L "Miles was the man, man!" said Manning. "Miles was the man!"
A Miles Davis piece, "All Blues," was on the radio -- cool, sultry, rocking -- the unmistakable Miles Davis "voice" on the trumpet lancing through the small shop like an outcry, like a plea, making toes tap and hearts bleed all at the same time.
"When you're talking about Miles, it's like talking about King or Malcolm, or somebody like that," continued Manning as the jazzman's music wailed and wailed in the background. "It makes you feel so exuberant, talking about him, 'cause Miles was himself, he was his own man, he was a man who always said, 'I'm gonna go ahead and do what I'm gonna do.' Miles' personality always came through in his music.
"Miles," said Manning, "took everything that was going on around him and used it in his music. That's the mark of a true genius. That's the stroke of an artist."
Miles Davis, 65, jazz's master innovator, jazz's wild man and perpetual rebel, died Saturday in Santa Monica, Calif., and from that coast to this, like the rippling shock of an earth tremor, people young and old felt the loss.
Jazz is the most living of all art forms, bound inextricably with its times and its people. And jazz history is an oral one. So when Miles Davis died, people didn't just feel his loss, they talked about it. They debated the merits of the many Miles incarnations -- the "be-bop Miles" and the "West Coast cool Miles" and the "jazz/rock/funk/fusion Miles."
John Tegler, a longtime jazz broadcaster and jazz drummer, said, "When I heard of his death, my first impression was one of disappointment, and I'll tell you why. He was so talented, he had so much to offer. If the world had simply left him alone to create in peace and not made such an angry man out of him, who knows what he could have created? I mean, look what he created anyway.
"Heaven knows, he had a right to be angry," Tegler continued. "But a lot of people rolled with the punches. Miles was a fighter and I think it hurt his later music."
Tegler met Miles once, at a cocktail party in New York City. Probably around 1958.
"I was very impressed with him as a person," Tegler said. "He was a great innovator, musically creative. Swinging, hip, intelligent and alive."
"I was telling some guys just the other day, that so many of the guys who played with Miles have passed away," mourned Leon Manker, one of the venerable directors of the city's Left Bank Jazz Society.
"I'm talking about Cannonball, and Red Garland, and 'Trane, of course, and 'Bird.' Man, the greatest group I ever heard was the one with Charlie Parker on alto sax, Miles, and Newt Jordan on piano. And then when Miles and Coltrane got together. Ooh! That was a group!
"These younger musicians," continued Manker, "they'll try to talk their way through a set. They like to talk a lot. But Miles, man, was something. He'd turn his back to the audience, bend over his horn, and just play. Just Miles and his horn. He'd play one song after another."
"For me, Miles was the torchbearer," said local jazz trumpeter John Lamkin, a lecturer and bandleader at the University of Maryland Eastern Shore. "When 'Bitches Brew' came out, it turned my head totally around. It definitely influenced my own music.

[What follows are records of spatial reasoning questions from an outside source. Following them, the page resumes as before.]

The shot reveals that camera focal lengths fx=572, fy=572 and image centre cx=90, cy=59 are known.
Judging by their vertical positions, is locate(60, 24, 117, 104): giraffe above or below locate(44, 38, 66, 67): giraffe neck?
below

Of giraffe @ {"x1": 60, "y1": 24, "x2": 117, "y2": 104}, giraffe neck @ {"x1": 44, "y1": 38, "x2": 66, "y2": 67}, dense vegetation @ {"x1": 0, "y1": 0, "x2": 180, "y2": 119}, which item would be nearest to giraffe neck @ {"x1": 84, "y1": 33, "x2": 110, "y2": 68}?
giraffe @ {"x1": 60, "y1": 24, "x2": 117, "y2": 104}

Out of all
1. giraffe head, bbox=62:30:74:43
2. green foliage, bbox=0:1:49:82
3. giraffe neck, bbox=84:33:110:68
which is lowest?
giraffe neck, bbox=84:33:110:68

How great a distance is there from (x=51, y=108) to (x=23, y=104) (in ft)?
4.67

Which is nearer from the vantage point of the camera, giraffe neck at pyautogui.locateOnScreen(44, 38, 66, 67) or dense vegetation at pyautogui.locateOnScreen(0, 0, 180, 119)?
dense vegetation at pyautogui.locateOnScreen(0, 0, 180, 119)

The thing about Miles was that he was obsessed with not going back, not playing with the skeletons of the past.
"He was always forging ahead to the future," said Lamkin. "When you heard Miles, you heard what was happening at the moment, not what was happening in 1950 or 1960. He didn't play it safe and I try to learn from that."
At the Haven Lounge in Northwood, Keith Covington paused.

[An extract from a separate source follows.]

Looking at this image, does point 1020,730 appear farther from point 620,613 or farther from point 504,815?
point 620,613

"In here, we've been debating for almost a year now about the old Miles vs. the new Miles," he said. "I'm sort of a traditional person, and my side has always been for the old Miles. But these past few weeks the debate had been getting hotter and hotter and I think I was starting to come around.
"Now, I consider it settled," said Covington. "It was all good. Some of us just needed some extra time to catch up to what Miles was putting down.
G; "But that's the last word on Miles -- it was all good."